Article Text
Abstract
Background The acute: chronic workload ratio (ACWR) is used to monitor workload, with both low and high ACWR associated with injury risk. Ignoring or imputing missing data points may influence ACWR calculations.
Objective To examine the effect of ignoring versus imputing missing data on ACWR.
Design Cohort, longitudinal.
Setting Youth basketball.
Participants Fifty (25F, 25M; 16.5 years; 66.2 kg; 173.5 cm) basketball players on four high school teams.
Assessment of Risk Factors Participants wore a jump counter (VERT® Classic) to record external workload during practices and games throughout the 17-week season.
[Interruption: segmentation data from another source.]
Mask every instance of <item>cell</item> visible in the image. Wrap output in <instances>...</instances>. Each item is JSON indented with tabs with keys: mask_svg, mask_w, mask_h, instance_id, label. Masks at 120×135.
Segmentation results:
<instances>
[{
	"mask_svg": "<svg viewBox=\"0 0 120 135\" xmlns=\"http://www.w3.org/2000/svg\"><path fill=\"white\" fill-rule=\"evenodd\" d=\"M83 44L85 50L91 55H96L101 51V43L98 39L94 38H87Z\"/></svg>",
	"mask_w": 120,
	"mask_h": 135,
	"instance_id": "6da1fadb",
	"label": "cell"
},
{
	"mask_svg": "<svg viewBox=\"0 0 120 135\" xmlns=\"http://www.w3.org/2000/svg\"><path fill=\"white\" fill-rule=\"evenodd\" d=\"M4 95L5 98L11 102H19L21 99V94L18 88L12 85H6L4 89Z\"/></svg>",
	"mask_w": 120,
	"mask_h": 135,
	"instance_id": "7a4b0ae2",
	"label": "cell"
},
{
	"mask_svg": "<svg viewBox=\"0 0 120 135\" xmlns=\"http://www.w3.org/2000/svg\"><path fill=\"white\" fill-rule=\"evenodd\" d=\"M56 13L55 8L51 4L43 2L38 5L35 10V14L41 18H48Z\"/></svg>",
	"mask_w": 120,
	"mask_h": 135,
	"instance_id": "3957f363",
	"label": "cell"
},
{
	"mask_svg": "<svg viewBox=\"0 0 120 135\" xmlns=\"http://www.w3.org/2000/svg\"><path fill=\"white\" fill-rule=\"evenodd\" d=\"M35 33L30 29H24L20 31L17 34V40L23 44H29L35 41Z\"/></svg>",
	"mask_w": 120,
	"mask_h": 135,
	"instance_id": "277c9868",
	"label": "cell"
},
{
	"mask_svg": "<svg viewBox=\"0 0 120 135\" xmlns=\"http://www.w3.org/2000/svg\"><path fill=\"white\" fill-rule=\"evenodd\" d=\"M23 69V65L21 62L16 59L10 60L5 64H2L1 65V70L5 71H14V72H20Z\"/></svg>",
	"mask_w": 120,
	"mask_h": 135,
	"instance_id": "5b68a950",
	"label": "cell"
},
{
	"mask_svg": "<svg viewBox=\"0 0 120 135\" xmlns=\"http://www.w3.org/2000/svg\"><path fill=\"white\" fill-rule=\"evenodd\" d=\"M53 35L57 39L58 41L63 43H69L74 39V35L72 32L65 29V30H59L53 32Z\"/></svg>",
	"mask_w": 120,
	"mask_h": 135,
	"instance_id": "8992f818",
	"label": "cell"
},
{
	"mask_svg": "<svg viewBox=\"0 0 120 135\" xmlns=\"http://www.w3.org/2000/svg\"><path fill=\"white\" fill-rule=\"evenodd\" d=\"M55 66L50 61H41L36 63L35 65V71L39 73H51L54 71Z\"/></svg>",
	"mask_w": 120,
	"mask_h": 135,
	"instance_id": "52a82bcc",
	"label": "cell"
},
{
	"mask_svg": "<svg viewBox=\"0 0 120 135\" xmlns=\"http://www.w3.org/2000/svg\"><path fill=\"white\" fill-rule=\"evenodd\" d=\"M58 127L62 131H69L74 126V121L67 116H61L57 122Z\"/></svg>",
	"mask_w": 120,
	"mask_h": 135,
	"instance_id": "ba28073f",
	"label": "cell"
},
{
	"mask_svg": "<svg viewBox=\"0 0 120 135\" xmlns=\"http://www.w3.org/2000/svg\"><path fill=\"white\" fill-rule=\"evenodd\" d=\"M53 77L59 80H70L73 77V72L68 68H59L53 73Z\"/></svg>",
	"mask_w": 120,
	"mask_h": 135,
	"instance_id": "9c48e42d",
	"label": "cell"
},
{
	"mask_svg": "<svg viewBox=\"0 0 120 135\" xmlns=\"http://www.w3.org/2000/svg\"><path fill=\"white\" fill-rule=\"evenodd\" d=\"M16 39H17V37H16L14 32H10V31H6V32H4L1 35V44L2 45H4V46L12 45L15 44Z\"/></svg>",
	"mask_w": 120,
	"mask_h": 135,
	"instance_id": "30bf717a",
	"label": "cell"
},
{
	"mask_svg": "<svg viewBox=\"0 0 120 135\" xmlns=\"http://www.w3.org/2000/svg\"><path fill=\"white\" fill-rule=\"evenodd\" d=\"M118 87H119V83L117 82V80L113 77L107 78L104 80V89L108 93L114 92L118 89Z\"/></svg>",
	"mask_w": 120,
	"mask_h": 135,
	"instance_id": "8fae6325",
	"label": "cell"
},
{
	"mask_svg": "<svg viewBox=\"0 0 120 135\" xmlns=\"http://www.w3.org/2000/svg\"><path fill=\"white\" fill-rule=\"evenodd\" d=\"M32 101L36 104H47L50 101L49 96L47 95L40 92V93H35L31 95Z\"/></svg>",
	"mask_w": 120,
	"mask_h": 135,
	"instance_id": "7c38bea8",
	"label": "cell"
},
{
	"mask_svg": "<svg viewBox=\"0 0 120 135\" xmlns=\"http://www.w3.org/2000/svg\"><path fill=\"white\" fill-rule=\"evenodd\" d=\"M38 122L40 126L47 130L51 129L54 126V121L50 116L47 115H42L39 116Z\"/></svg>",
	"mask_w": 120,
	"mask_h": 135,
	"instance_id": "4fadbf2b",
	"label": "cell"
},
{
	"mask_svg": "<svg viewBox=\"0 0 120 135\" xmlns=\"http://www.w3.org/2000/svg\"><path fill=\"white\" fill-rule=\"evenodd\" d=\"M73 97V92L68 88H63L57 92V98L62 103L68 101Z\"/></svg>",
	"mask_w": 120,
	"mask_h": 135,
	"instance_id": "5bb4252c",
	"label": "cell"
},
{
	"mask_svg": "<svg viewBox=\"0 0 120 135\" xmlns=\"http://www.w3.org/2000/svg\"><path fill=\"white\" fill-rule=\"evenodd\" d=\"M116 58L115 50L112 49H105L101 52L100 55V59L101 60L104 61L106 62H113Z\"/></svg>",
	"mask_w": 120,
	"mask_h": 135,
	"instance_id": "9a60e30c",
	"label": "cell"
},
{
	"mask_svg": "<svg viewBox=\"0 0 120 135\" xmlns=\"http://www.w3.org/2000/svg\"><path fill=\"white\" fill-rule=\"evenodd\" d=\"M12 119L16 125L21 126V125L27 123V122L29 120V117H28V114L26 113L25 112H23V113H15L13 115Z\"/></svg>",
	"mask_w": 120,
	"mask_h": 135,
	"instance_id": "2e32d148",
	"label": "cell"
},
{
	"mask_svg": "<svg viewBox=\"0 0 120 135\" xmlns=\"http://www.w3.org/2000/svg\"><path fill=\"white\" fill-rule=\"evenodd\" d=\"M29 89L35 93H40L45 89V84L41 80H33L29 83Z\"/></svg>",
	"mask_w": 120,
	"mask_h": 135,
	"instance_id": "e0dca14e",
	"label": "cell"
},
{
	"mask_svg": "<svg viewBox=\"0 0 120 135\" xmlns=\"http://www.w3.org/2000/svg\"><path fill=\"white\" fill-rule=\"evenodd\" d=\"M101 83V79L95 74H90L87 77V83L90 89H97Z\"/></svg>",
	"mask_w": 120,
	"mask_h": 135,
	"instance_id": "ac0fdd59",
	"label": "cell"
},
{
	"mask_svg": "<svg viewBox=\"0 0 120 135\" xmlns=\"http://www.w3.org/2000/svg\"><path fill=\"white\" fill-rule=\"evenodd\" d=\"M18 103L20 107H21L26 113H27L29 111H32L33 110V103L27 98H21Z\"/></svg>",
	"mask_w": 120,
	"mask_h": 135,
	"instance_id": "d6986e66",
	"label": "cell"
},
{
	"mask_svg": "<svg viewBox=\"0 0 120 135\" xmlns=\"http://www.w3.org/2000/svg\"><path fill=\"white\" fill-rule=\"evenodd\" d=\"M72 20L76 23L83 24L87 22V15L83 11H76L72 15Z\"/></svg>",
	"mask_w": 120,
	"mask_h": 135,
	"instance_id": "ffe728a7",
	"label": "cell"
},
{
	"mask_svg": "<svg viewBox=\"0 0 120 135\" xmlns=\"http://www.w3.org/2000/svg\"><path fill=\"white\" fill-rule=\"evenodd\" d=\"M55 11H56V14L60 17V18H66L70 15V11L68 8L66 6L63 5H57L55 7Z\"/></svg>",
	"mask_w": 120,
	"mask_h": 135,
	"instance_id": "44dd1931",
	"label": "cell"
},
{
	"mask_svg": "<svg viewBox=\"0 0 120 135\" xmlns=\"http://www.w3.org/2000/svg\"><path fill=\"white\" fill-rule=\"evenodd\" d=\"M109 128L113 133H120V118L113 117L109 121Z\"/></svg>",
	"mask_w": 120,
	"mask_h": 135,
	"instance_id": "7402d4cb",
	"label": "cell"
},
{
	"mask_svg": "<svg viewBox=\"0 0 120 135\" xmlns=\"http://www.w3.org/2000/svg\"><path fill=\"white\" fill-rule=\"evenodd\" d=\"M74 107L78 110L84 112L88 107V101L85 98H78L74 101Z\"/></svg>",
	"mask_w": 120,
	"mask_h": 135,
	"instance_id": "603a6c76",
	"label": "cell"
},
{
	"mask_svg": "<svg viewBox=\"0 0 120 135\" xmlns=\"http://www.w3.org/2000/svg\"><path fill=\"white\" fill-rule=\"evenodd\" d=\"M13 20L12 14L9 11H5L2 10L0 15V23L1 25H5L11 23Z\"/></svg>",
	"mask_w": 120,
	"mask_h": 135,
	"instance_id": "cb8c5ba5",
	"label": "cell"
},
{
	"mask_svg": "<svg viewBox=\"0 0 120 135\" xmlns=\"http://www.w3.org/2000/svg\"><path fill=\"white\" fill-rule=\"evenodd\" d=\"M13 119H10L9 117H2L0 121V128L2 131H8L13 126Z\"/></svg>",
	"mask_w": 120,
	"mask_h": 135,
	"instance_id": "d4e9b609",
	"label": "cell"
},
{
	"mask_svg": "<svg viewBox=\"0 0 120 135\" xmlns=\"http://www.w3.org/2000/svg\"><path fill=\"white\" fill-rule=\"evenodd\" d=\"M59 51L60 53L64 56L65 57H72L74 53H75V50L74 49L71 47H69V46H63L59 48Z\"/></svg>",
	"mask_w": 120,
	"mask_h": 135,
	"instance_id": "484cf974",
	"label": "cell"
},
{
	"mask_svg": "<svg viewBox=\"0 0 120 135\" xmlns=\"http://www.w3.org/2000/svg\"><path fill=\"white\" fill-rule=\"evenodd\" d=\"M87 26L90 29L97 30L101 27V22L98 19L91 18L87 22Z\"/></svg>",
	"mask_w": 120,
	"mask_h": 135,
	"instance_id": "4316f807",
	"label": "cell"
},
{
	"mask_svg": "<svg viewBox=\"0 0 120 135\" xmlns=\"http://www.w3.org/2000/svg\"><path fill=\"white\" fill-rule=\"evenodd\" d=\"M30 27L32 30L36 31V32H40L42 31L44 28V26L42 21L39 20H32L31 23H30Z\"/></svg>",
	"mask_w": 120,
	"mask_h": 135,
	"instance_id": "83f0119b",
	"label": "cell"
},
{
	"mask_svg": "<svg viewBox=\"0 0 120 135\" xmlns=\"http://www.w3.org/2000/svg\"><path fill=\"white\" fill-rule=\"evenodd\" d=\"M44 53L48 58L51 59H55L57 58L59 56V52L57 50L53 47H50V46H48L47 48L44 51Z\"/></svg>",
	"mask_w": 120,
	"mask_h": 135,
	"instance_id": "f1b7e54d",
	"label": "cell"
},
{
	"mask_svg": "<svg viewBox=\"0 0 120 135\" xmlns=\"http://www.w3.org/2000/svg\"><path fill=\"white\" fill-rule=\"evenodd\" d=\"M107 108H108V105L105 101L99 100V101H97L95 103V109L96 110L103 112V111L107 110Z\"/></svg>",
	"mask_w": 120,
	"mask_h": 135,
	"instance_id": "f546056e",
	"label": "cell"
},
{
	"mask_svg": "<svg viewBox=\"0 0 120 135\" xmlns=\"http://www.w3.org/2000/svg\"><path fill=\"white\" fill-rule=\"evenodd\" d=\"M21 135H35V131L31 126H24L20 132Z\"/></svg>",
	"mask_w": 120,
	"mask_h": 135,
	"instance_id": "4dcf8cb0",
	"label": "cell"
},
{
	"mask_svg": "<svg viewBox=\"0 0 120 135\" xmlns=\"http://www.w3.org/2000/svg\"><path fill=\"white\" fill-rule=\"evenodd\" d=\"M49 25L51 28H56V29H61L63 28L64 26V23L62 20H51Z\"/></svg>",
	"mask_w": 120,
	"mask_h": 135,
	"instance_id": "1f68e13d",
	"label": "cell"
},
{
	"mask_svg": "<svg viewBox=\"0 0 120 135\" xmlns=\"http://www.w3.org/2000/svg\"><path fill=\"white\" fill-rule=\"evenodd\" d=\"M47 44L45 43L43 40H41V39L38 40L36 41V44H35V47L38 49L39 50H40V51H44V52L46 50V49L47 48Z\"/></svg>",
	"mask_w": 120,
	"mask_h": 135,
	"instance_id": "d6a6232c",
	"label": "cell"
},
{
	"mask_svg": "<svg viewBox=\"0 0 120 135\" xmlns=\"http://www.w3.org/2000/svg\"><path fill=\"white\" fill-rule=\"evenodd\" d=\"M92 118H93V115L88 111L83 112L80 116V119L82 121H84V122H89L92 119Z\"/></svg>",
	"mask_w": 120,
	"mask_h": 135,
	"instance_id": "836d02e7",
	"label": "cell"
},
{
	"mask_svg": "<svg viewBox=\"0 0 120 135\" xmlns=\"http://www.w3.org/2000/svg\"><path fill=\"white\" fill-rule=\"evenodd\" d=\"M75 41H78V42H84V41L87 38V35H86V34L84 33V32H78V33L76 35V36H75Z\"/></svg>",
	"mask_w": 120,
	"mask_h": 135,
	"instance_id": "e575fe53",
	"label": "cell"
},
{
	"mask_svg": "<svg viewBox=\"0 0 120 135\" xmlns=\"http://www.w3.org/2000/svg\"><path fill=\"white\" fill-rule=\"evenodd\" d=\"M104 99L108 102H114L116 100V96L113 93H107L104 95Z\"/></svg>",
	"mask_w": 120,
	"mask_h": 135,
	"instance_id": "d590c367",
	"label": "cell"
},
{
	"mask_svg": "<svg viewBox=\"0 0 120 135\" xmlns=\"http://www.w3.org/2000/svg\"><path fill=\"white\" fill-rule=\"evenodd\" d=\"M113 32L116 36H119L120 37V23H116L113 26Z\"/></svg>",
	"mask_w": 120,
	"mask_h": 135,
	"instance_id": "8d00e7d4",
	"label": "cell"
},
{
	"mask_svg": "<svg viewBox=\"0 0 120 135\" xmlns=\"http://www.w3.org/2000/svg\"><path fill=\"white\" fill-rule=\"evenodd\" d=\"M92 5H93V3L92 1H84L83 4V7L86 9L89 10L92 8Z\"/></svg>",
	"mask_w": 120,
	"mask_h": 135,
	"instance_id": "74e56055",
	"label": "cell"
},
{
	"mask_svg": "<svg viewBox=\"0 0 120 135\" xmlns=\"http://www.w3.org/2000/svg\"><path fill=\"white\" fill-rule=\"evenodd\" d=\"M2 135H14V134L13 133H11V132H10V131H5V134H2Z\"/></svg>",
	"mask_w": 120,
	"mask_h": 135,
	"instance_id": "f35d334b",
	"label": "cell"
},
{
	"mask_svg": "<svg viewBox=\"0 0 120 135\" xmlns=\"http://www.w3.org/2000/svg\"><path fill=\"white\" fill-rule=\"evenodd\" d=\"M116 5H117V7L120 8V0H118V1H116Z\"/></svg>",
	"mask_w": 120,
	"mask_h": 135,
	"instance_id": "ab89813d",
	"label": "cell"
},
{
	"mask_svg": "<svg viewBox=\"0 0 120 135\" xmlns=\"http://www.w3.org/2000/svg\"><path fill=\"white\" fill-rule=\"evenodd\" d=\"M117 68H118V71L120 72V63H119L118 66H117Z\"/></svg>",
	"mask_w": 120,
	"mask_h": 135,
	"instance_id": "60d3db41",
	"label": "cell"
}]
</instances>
Main Outcome Measurements Two datasets were created: missing data were ignored, and missing data were imputed using a machine learning algorithm based on typical jump counts for the individual, team and sex. The distribution of ACWR was compared between datasets using a two-sample Kolmogorov-Smirnov test. Pearson correlations were used to assess how the ACWR for the ignored and imputed datasets relate to the difference between the percent of missing acute and chronic data.
Results The distribution of ACWR was significantly different between the ignored and imputed datasets (D=0.164, p<0.001). The ignored dataset had 40% more cases of ACWR<0.5 and 97% more cases of ACWR>2.0 than the imputed dataset. There was a significant moderate association between ACWR and the difference between the percent of missing acute and chronic data for the ignored dataset (rho=0.617, p<0.001). When more acute than chronic data are missing, ACWR is low; when more chronic than acute data are missing, ACWR is high. There was no relationship between missing data and ACWR for imputed data (rho=0.061, p=0.147).
Conclusions When missing data are ignored, ACWR is dependent on the quantity of missing acute and chronic data. Additionally, ignoring rather than imputing missing data is likely to result in more extreme ACWR, which could influence evaluation of the relationship between workload and injury risk.